Analysis of the precious few long groundwater records, combined with local studies in Niger, Ethiopia and Tanzania have shown that here rainwater is only able to percolate into the aquifer in well-defined locations, like ponds and riverbeds, and only after very intense storms. As a hydrogeologist that used to work on the chalk aquifers of South East England, this is almost is a polar opposite.

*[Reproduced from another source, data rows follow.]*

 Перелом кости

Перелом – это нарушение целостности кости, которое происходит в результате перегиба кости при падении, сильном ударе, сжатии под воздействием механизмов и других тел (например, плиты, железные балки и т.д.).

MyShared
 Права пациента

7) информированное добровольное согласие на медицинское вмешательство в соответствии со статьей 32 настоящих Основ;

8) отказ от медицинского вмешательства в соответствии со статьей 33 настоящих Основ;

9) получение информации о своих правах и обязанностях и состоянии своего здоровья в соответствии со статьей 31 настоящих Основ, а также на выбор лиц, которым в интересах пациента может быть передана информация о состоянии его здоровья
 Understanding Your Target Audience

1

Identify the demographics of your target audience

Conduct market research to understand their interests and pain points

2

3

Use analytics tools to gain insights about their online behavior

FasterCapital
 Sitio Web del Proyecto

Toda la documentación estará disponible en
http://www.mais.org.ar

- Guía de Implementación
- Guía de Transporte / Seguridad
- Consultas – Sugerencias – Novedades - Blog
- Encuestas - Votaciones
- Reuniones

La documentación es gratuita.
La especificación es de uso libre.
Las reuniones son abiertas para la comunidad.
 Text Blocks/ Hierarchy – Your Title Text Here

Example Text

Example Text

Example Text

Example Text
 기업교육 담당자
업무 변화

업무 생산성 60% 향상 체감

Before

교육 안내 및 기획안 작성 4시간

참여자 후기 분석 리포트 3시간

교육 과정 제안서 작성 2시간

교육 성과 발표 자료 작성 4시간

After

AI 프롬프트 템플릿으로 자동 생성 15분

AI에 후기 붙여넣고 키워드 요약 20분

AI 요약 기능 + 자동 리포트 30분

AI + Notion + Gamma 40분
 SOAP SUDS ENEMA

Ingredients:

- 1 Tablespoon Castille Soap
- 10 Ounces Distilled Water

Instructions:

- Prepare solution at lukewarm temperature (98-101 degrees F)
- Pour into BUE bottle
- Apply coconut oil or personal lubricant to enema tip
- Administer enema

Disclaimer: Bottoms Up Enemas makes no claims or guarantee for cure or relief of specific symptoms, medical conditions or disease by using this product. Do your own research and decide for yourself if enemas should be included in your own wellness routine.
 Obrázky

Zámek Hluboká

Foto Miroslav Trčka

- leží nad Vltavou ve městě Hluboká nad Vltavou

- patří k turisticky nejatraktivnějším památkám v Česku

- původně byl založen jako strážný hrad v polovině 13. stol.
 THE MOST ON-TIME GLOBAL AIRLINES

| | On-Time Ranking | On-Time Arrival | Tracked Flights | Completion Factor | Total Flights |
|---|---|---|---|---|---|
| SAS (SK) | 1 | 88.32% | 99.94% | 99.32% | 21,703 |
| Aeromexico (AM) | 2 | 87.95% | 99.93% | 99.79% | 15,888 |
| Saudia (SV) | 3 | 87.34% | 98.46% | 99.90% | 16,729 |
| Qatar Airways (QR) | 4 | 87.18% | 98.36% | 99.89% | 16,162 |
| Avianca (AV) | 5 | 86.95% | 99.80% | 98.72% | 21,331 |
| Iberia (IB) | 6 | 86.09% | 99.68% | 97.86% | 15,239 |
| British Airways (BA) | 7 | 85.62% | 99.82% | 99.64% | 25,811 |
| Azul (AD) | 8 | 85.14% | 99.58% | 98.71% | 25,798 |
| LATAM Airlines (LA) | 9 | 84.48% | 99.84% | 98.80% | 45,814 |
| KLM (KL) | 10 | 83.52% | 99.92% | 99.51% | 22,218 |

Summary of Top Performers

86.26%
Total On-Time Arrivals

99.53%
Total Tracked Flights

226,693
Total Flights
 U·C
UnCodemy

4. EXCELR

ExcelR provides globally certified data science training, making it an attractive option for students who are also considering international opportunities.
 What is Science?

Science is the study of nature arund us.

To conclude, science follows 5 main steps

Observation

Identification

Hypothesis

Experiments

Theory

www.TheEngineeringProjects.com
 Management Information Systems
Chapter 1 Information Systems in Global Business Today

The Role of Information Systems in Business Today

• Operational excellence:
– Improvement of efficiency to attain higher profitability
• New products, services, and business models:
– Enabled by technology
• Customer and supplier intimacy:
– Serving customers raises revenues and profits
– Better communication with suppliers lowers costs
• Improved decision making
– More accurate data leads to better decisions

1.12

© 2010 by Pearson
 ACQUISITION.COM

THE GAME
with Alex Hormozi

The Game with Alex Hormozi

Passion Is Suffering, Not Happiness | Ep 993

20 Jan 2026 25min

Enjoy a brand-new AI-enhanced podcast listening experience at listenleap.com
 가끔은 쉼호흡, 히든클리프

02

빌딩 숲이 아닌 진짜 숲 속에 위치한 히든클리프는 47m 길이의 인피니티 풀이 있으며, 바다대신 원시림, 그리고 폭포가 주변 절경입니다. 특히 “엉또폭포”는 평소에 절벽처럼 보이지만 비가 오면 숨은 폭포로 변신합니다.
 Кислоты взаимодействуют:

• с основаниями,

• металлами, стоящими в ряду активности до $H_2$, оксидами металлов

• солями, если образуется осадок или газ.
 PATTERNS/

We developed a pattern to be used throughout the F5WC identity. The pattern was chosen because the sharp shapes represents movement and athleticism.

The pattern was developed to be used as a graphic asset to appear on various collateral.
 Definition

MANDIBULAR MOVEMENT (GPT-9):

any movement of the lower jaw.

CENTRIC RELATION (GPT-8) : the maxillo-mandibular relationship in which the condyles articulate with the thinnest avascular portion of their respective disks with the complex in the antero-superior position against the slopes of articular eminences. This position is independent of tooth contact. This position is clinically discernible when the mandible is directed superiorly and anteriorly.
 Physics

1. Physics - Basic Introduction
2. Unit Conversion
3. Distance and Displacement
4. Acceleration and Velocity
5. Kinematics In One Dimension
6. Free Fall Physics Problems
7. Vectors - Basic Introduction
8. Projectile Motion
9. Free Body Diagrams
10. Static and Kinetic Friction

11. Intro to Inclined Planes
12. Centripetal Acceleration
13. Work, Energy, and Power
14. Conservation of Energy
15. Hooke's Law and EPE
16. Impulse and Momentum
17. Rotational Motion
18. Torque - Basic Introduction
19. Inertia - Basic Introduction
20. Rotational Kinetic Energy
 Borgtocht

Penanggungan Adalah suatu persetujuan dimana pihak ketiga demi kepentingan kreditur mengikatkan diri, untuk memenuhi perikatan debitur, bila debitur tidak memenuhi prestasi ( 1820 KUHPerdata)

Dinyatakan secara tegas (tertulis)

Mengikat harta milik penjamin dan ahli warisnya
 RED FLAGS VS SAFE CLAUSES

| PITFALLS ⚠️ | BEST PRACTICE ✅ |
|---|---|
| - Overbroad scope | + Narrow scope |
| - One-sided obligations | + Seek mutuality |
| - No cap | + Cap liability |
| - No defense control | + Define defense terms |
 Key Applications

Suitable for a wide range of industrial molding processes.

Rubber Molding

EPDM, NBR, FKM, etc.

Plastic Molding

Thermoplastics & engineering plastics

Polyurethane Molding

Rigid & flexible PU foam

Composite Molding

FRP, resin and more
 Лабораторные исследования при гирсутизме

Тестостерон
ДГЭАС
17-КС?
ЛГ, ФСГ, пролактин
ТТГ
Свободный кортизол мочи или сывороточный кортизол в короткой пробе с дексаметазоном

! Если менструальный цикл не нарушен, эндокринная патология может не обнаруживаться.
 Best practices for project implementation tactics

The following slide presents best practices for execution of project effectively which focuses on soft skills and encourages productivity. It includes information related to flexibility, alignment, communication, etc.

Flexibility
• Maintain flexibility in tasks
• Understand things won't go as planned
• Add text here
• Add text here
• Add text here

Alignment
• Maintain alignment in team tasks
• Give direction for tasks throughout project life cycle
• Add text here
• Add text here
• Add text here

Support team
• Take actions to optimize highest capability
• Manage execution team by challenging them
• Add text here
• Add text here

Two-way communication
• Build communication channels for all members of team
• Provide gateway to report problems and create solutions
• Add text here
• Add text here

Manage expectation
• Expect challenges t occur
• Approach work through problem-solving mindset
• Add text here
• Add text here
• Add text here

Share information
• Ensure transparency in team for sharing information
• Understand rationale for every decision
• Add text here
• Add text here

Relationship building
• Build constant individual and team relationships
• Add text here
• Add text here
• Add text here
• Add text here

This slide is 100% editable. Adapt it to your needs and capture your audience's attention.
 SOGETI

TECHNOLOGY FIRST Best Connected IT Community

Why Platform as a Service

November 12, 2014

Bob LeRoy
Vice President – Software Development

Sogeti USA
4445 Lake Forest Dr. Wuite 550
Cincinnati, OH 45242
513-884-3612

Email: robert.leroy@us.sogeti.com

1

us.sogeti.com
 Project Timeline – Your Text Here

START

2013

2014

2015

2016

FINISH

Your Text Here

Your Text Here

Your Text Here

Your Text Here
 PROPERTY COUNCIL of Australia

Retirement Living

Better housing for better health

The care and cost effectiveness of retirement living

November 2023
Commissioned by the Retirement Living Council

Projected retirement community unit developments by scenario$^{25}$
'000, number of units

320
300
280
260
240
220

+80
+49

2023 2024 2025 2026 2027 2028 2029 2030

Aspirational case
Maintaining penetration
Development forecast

In the UK, nice steady drizzle over the winter may be unpleasant for most people but it is heaven for ducks and water resource managers, because the soil gets saturated and water flows down into cracks and pore-spaces of the underlying rock, then on to providing baseflow for rivers and wetlands.
In the African drylands, it is the floodwater that is critical for focused recharge along ephemeral river valleys and depressions in the landscape. In parallel to this work, research on climate change indicates that in these areas of West and East Africa, rainy seasons are likely to come later and have fewer rain days - but with the same or more volume of rainfall. The inference from this is that when it does rain, it will rain harder - and more of it will find its way into the ground.
So, looking ahead, the role of aquifers in acting as a buffer between periods of flood and drought will become more and more important. This makes managed aquifer recharge look increasingly important to capture floods, both to protect lives and property from damage and to have that water available through the long dry seasons.
One such low-cost opportunity is the way that road drainage is designed so that instead of dumping storm water into already swollen rivers, they divert the water into infiltration ponds and ditches, which farmers can then use when the storm subsides.
Tropical and sub-tropical climates around the world are always challengingly variable, and these extremes look set to expand, but for drillers and water users at least there is this one silver lining.